| What you will do |
Copy the article on HIV test kits in India between "Saha, who claims" and "with the tests.", inclusive, swapping "alert" for "warning".

| Reading passage |
By Carrie Johnson
World Bank officials will hire two independent consultants to investigate complaints about the reliability of HIV test kits in India, they said this week in response to allegations from a doctor who sounded alarms about faulty products.
Graeme Wheeler, the bank’s managing director, and Kees Kostermans, a medical expert who oversees the bank’s South Asia public health operations, did not say when the consultants would be hired. In correspondence with the doctor, they said it would take some time to complete a systematic review of the HIV test kit program in India.
The bank has poured hundreds of millions of dollars into India through programs intended to prevent the spread of the human immunodeficiency virus, which causes AIDS. Those efforts came under fresh scrutiny when Kunal Saha, an Ohio physician who traveled to India this year at the bank’s request, said he uncovered documents suggesting that defective tests had produced high numbers of false negative results. Indians given false results could expose others to HIV, Saha said.
The documents that Saha cited date from 2004 and 2005, but he said he saw suspect kits still on the shelves of Indian medical facilities six months ago. Indian authorities filed criminal charges last year against a company that distributed the HIV tests.
Saha, who claims that medical negligence in India caused the death of his wife in 1998, faulted the bank for not moving swiftly enough to police the National AIDS Control Organization (NACO), an Indian group that receives money from the World Bank. He wants the bank and NACO to issue a wide-scale public health alert to inform people in India about problems with the tests.
“What is the point in assigning new consultants to re-visit the same issues?” Saha wrote in an e-mail to Wheeler yesterday. “It is regrettable that in spite of the grave nature of these complaints that obviously pose serious risk of transmitting HIV to innocent citizens in India, NACO has shown little inclination to act expeditiously to solve this issue.”
In a telephone interview, Kostermans said the bank was working closely with Indian authorities to ensure the integrity of the HIV testing program. He said the bank needed to analyze a wider sample of data in order to identify and avoid problems in the future.
“He is a medical doctor, I am a medical doctor,” Kostermans said of Saha. “We have the same concerns.”
Kostermans, one of two bank officials who were briefed by Saha in August, said he did not know whether the consultants would interview Saha. He said that the documents Saha cited involve false negatives in second tests that were intended to confirm the results of previous tests. If the first two test results conflicted, third tests would be administered.
Finding people in India who may have been exposed to HIV could be a serious logistical challenge, given record-keeping lapses and the time that has passed, Kostermans said.
Beatrice Edwards, who is working with Saha and monitors the bank for the Government Accountability Project, a nonprofit public interest group in Washington, called the response insufficient.
“The major issue is to protect public health, not protect the reputation of NACO, which seems to be the priority,” Edwards said.

| Provided material |
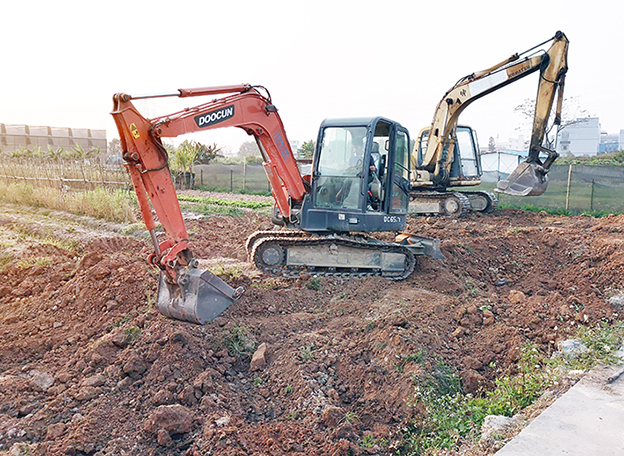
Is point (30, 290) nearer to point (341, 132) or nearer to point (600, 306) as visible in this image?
point (341, 132)

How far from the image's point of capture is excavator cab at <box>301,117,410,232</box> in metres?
7.76

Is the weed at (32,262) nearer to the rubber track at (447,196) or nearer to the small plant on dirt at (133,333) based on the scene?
the small plant on dirt at (133,333)

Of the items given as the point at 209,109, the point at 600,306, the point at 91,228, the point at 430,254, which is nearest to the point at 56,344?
the point at 209,109

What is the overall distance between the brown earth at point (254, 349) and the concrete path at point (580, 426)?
84 cm

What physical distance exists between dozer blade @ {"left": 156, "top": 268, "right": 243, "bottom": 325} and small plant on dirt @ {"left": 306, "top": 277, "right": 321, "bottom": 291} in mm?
1815

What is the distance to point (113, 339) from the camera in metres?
4.96

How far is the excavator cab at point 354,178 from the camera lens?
776cm

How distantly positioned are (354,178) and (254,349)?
354cm

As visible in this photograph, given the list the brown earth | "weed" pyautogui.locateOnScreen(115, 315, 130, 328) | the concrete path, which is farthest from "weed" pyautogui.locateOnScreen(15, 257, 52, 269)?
the concrete path

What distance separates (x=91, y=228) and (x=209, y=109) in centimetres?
717

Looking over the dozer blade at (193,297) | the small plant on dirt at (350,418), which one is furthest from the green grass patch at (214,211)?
the small plant on dirt at (350,418)

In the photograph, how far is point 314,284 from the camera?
7305 millimetres

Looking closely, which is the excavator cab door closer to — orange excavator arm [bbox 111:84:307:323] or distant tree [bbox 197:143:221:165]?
orange excavator arm [bbox 111:84:307:323]

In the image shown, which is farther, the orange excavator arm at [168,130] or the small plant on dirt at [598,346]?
the orange excavator arm at [168,130]
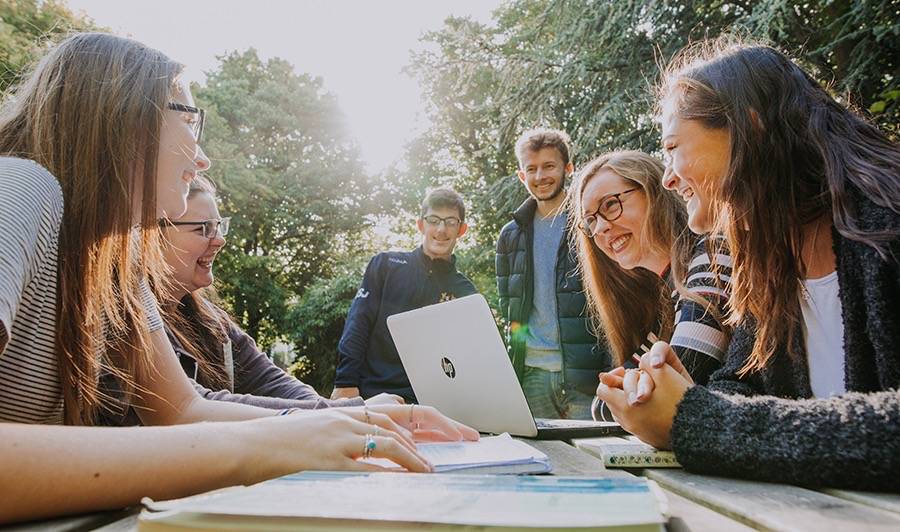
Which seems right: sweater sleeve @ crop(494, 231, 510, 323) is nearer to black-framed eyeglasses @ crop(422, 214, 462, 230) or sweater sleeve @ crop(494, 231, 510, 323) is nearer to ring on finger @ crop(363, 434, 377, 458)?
black-framed eyeglasses @ crop(422, 214, 462, 230)

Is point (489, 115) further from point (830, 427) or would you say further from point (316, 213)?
point (830, 427)

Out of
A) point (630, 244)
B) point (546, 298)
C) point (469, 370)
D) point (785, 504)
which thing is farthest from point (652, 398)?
point (546, 298)

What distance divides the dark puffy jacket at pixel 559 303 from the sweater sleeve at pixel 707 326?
1.65 metres

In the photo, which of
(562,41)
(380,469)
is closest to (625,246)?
(380,469)

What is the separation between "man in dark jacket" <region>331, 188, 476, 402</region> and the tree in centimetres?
Answer: 1046

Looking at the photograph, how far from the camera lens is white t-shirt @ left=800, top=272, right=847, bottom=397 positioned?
136 centimetres

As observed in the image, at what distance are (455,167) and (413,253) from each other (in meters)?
11.7

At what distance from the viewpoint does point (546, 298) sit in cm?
404

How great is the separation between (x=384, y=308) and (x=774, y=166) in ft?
10.4

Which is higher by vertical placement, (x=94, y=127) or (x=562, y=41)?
(x=562, y=41)

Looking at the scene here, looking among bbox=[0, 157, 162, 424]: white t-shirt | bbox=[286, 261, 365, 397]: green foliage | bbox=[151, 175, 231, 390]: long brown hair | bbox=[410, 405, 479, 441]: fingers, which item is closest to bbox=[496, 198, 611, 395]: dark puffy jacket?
bbox=[151, 175, 231, 390]: long brown hair

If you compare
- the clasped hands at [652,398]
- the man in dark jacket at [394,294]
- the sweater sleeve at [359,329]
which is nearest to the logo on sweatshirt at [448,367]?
the clasped hands at [652,398]

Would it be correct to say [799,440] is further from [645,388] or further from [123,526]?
[123,526]

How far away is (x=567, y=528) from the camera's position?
48 cm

| Task output |
Saha, who claims that medical negligence in India caused the death of his wife in 1998, faulted the bank for not moving swiftly enough to police the National AIDS Control Organization (NACO), an Indian group that receives money from the World Bank. He wants the bank and NACO to issue a wide-scale public health warning to inform people in India about problems with the tests.